### Problem
Gather each line of the records below that contains the word "inches", and copy those lines out. Treat the match as case-sensitive.

Entries on spatial positioning
* START *

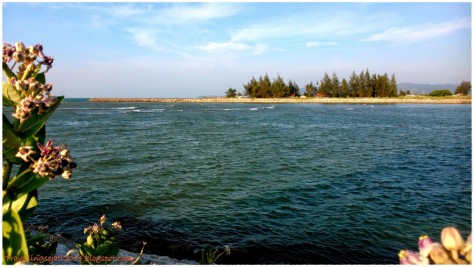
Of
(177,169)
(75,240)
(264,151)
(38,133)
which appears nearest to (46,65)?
(38,133)

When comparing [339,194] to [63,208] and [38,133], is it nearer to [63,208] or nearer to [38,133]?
[63,208]

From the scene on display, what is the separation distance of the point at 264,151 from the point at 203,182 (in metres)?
9.07

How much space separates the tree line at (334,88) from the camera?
413 ft

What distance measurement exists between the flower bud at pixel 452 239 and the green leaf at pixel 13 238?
1795 millimetres

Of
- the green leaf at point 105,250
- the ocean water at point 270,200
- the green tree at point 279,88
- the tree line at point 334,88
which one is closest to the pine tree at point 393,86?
the tree line at point 334,88

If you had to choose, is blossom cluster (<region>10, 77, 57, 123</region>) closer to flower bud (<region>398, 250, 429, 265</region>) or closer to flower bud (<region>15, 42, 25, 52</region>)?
flower bud (<region>15, 42, 25, 52</region>)

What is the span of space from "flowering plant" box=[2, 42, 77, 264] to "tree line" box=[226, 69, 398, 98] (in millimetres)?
134052

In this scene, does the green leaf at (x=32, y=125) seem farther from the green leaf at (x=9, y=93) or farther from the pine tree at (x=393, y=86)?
the pine tree at (x=393, y=86)

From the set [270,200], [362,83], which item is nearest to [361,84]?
[362,83]

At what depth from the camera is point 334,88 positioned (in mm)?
134500

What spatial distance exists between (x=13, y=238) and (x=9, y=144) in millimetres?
459

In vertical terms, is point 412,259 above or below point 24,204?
below

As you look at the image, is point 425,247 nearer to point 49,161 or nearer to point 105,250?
point 49,161

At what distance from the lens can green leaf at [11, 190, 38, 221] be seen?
1.88 meters
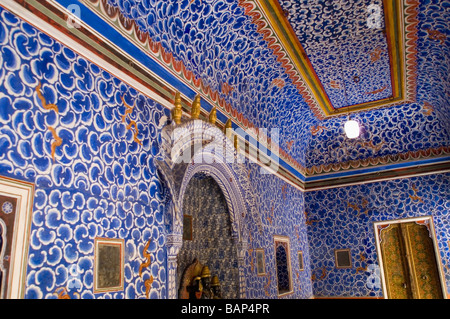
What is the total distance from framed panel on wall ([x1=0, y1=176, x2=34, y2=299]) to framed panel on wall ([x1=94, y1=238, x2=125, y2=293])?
1.79 ft

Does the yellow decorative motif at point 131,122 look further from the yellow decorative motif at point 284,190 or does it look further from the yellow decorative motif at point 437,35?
the yellow decorative motif at point 284,190

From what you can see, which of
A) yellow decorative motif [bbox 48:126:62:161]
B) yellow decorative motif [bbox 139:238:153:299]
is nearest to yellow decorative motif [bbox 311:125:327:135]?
yellow decorative motif [bbox 139:238:153:299]

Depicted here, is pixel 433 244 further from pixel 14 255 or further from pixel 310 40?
pixel 14 255

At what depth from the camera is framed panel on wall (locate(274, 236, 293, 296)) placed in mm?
6141

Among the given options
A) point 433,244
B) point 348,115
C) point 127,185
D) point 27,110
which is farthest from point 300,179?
point 27,110

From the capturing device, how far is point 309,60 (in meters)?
5.46

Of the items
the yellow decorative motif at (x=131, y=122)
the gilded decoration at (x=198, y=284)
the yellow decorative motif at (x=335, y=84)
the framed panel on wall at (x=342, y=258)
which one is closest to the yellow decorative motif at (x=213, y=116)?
the yellow decorative motif at (x=131, y=122)

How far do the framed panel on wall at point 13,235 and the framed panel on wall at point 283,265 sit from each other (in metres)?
4.50

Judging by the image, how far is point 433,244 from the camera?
718 cm

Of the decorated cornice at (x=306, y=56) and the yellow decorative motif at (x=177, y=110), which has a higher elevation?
the decorated cornice at (x=306, y=56)

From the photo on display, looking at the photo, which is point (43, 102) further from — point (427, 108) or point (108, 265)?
point (427, 108)

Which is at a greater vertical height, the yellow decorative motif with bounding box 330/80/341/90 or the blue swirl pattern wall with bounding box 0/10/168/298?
the yellow decorative motif with bounding box 330/80/341/90

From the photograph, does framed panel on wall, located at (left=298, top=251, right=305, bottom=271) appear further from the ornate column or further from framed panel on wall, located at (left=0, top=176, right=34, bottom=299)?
framed panel on wall, located at (left=0, top=176, right=34, bottom=299)

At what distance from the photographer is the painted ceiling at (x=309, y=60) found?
3648mm
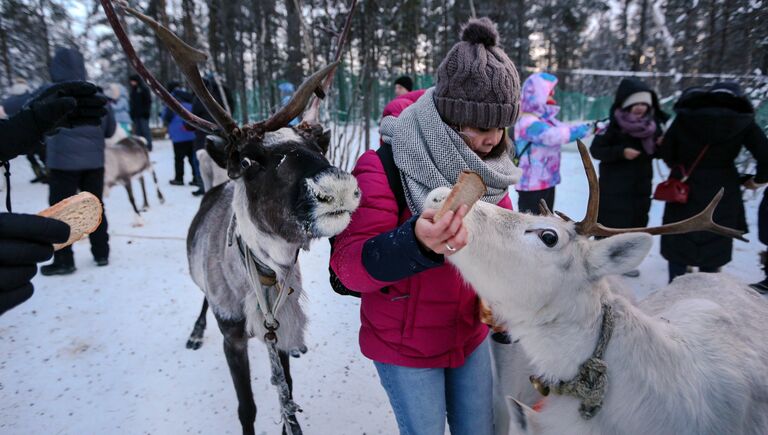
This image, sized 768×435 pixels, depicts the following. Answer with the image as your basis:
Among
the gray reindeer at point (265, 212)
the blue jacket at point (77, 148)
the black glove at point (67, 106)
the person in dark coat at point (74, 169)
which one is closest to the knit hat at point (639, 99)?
the gray reindeer at point (265, 212)

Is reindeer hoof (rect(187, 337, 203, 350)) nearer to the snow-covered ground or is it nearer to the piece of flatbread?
the snow-covered ground

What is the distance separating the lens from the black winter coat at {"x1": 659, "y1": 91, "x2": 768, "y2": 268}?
11.5 feet

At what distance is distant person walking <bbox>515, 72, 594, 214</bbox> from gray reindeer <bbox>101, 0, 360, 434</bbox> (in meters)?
2.70

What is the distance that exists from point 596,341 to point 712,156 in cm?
320

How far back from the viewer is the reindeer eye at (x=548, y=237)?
1.53 meters

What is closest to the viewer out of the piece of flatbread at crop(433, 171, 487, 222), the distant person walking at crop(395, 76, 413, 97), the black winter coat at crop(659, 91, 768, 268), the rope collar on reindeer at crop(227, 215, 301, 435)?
the piece of flatbread at crop(433, 171, 487, 222)

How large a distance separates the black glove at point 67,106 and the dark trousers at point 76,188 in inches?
111

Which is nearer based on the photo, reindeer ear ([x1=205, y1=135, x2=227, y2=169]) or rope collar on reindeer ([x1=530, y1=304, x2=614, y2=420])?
rope collar on reindeer ([x1=530, y1=304, x2=614, y2=420])

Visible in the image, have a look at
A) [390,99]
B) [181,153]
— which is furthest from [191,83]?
[390,99]

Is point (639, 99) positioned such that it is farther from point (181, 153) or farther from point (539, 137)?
point (181, 153)

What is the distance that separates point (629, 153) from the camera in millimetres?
4023

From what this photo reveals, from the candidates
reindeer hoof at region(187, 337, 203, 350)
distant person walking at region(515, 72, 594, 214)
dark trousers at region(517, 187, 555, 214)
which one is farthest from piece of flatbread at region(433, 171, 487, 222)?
dark trousers at region(517, 187, 555, 214)

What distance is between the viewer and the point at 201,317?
3.65 meters

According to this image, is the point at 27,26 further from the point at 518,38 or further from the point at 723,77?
the point at 723,77
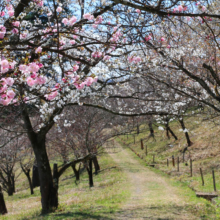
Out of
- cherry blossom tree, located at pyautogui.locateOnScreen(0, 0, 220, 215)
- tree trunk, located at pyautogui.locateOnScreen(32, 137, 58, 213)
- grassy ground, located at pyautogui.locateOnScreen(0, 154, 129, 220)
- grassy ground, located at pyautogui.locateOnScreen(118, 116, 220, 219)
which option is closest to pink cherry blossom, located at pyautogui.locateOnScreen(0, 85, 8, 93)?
cherry blossom tree, located at pyautogui.locateOnScreen(0, 0, 220, 215)

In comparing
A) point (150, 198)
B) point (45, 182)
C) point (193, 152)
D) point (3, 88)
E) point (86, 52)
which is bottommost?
point (150, 198)

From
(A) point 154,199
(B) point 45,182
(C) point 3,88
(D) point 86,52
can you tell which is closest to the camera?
(C) point 3,88

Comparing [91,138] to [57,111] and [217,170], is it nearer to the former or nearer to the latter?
[57,111]

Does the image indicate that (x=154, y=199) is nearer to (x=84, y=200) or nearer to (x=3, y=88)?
(x=84, y=200)

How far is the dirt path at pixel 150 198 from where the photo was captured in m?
8.74

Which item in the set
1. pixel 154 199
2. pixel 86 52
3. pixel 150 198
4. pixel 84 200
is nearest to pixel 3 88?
pixel 86 52

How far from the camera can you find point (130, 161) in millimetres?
27109

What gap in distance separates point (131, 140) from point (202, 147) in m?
16.0

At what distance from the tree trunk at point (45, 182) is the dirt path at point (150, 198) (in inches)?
104

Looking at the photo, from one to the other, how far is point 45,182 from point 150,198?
16.7ft

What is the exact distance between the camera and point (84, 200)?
13438 millimetres

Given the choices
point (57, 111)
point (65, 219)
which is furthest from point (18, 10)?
point (65, 219)

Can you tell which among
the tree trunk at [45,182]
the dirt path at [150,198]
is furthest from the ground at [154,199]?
the tree trunk at [45,182]

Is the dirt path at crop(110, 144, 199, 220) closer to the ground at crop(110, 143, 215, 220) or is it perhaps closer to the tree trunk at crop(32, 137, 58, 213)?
the ground at crop(110, 143, 215, 220)
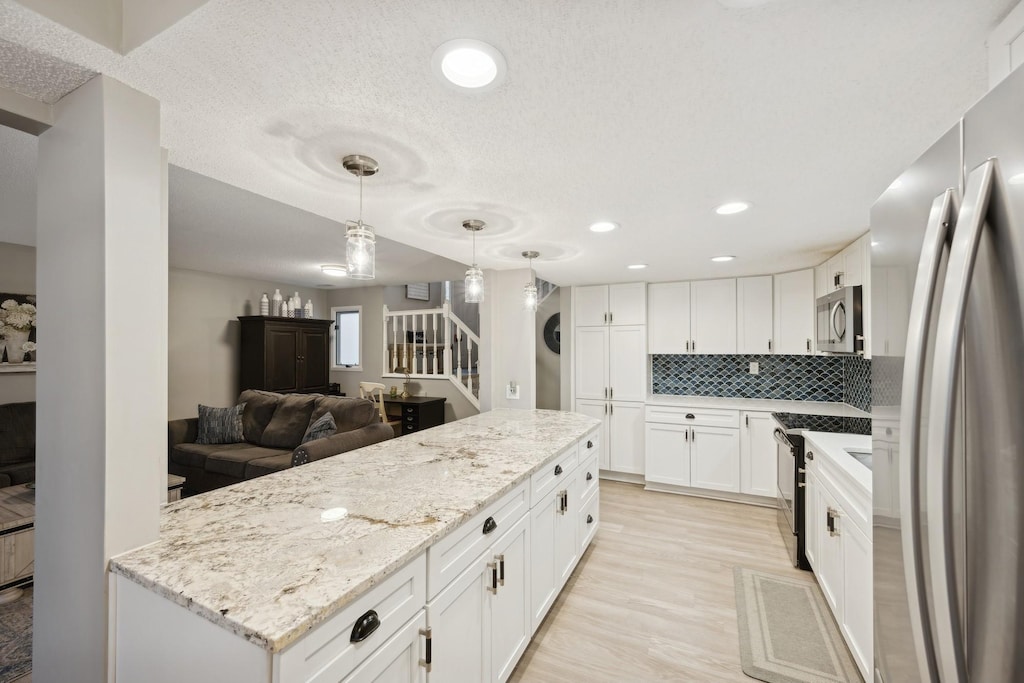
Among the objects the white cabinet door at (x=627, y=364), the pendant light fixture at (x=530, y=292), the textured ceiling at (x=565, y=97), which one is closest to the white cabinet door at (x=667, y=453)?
the white cabinet door at (x=627, y=364)

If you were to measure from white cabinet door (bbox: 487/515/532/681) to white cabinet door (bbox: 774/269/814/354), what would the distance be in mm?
3416

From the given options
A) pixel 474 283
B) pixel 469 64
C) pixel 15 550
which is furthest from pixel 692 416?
pixel 15 550

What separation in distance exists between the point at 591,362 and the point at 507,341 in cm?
139

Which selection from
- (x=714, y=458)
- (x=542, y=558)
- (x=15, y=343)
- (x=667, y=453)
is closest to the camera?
(x=542, y=558)

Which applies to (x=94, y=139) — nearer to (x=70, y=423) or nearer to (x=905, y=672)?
(x=70, y=423)

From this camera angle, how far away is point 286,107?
4.05ft

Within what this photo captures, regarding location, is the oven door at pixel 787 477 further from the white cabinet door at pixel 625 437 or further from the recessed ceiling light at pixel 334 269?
the recessed ceiling light at pixel 334 269

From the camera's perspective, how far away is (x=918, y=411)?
611 millimetres

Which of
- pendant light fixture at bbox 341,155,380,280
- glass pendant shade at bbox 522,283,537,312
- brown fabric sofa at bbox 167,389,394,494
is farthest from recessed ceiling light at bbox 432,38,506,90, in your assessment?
brown fabric sofa at bbox 167,389,394,494

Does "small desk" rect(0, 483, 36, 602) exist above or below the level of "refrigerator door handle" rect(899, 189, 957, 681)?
below

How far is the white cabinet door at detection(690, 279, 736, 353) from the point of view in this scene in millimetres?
4289

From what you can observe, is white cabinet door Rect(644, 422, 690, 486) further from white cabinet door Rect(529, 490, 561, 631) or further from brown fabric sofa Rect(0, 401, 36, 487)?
brown fabric sofa Rect(0, 401, 36, 487)

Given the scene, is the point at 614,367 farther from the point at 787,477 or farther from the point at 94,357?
the point at 94,357

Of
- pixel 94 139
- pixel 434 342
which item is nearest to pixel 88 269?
pixel 94 139
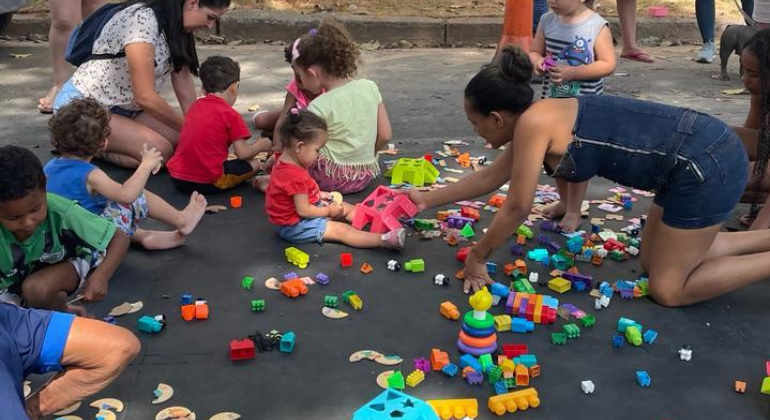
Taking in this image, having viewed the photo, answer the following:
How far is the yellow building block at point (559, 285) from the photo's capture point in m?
3.83

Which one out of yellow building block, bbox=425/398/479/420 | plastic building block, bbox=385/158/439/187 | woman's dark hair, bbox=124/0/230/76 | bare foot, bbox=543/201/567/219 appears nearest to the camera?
yellow building block, bbox=425/398/479/420

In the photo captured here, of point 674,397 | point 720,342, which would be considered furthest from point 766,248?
point 674,397

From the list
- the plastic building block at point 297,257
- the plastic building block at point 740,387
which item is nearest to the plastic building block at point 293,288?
the plastic building block at point 297,257

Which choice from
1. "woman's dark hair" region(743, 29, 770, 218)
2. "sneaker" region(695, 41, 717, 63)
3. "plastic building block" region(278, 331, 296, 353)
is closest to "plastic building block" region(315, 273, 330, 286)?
"plastic building block" region(278, 331, 296, 353)

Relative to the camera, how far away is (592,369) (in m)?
3.21

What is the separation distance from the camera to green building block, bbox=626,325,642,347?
3369 millimetres

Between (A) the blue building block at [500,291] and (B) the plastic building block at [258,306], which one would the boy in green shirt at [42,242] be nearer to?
(B) the plastic building block at [258,306]

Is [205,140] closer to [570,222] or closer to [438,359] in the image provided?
[570,222]

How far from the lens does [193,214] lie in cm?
431

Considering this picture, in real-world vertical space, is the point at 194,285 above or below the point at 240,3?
below

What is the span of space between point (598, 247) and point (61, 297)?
273 cm

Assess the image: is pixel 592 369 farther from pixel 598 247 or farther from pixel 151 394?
pixel 151 394

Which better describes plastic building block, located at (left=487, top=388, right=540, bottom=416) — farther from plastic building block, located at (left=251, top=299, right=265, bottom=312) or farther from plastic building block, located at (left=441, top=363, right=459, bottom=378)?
plastic building block, located at (left=251, top=299, right=265, bottom=312)

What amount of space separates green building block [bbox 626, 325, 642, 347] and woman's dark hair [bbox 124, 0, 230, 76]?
10.4 feet
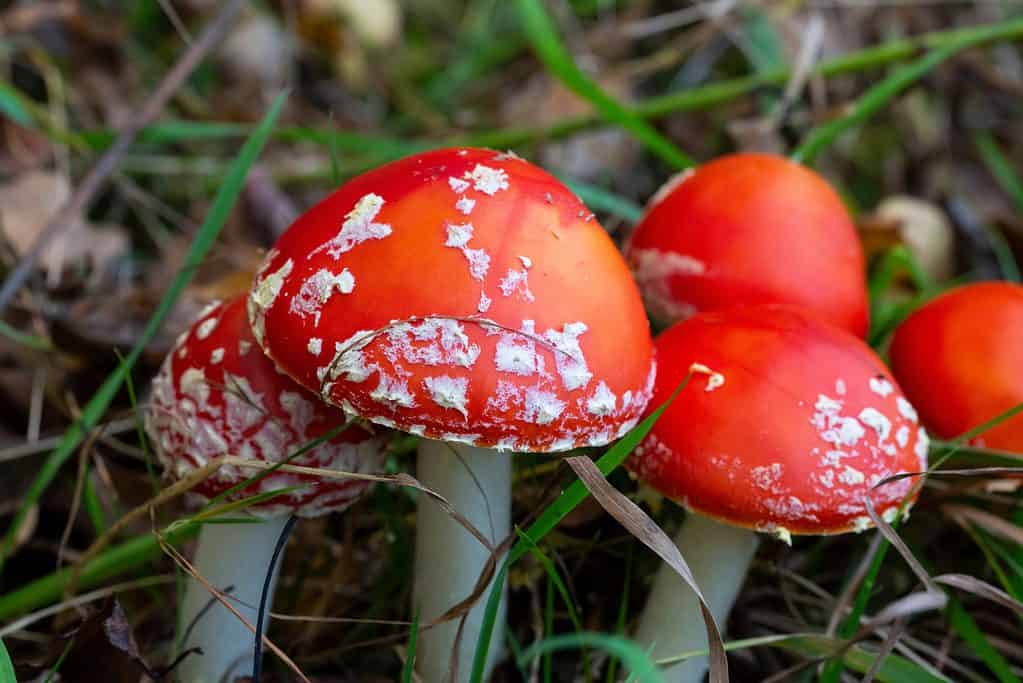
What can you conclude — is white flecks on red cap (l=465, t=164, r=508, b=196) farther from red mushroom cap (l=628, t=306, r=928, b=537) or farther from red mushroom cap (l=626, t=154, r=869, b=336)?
red mushroom cap (l=626, t=154, r=869, b=336)

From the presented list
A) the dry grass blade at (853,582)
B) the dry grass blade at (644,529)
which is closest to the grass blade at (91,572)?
the dry grass blade at (644,529)

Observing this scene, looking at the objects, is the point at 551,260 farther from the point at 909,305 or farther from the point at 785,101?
the point at 785,101

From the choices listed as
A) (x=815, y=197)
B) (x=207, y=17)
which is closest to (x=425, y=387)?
(x=815, y=197)

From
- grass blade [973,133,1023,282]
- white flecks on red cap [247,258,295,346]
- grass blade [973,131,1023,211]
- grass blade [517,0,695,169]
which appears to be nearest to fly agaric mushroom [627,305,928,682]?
white flecks on red cap [247,258,295,346]

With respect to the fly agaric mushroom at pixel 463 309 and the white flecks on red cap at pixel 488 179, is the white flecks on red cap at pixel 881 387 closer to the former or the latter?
the fly agaric mushroom at pixel 463 309

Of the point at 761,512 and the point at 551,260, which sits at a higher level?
the point at 551,260

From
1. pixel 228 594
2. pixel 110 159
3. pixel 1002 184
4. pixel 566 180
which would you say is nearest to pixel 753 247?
pixel 566 180

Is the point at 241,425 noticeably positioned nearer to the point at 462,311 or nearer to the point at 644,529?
the point at 462,311
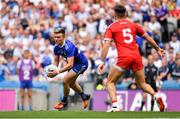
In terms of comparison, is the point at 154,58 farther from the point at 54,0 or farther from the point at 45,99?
the point at 54,0

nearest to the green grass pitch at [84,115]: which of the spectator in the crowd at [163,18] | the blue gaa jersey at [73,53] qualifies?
the blue gaa jersey at [73,53]

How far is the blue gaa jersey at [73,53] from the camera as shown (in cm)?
A: 1978

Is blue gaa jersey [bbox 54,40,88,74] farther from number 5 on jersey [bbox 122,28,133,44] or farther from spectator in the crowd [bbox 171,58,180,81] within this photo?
spectator in the crowd [bbox 171,58,180,81]

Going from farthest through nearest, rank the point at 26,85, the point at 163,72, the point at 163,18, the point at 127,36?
the point at 163,18 → the point at 26,85 → the point at 163,72 → the point at 127,36

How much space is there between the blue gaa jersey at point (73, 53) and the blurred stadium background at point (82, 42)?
5.60 meters

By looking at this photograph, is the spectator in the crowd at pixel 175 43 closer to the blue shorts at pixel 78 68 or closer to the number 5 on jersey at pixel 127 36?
the blue shorts at pixel 78 68

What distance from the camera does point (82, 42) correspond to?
97.2 ft

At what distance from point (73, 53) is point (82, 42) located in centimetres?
976

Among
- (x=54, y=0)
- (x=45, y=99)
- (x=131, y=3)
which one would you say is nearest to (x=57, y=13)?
(x=54, y=0)

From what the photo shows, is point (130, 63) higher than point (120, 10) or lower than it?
lower

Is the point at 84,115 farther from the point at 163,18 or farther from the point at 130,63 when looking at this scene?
the point at 163,18

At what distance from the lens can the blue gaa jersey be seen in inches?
779

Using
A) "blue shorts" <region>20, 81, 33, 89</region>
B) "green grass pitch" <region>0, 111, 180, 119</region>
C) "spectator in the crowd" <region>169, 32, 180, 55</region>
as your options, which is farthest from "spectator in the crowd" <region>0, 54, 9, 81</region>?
"green grass pitch" <region>0, 111, 180, 119</region>

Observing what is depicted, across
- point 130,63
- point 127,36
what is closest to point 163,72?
point 130,63
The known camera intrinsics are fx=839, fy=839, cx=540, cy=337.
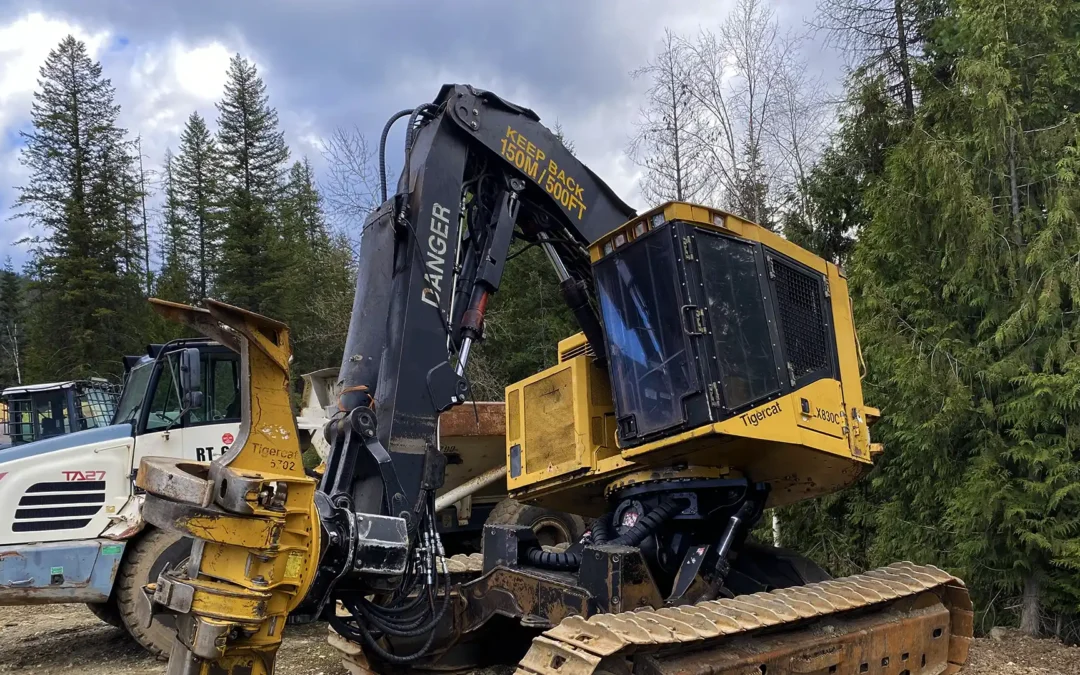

* END *

### Response for this exercise
How large a distance separates the black glove at point 67,106 and the dark trousers at point 76,188 in inches?
At what distance from the tree trunk at point (45, 182) is the dirt path at point (150, 198) (in inches)?
At what distance from the lens can the blue gaa jersey be seen in inches?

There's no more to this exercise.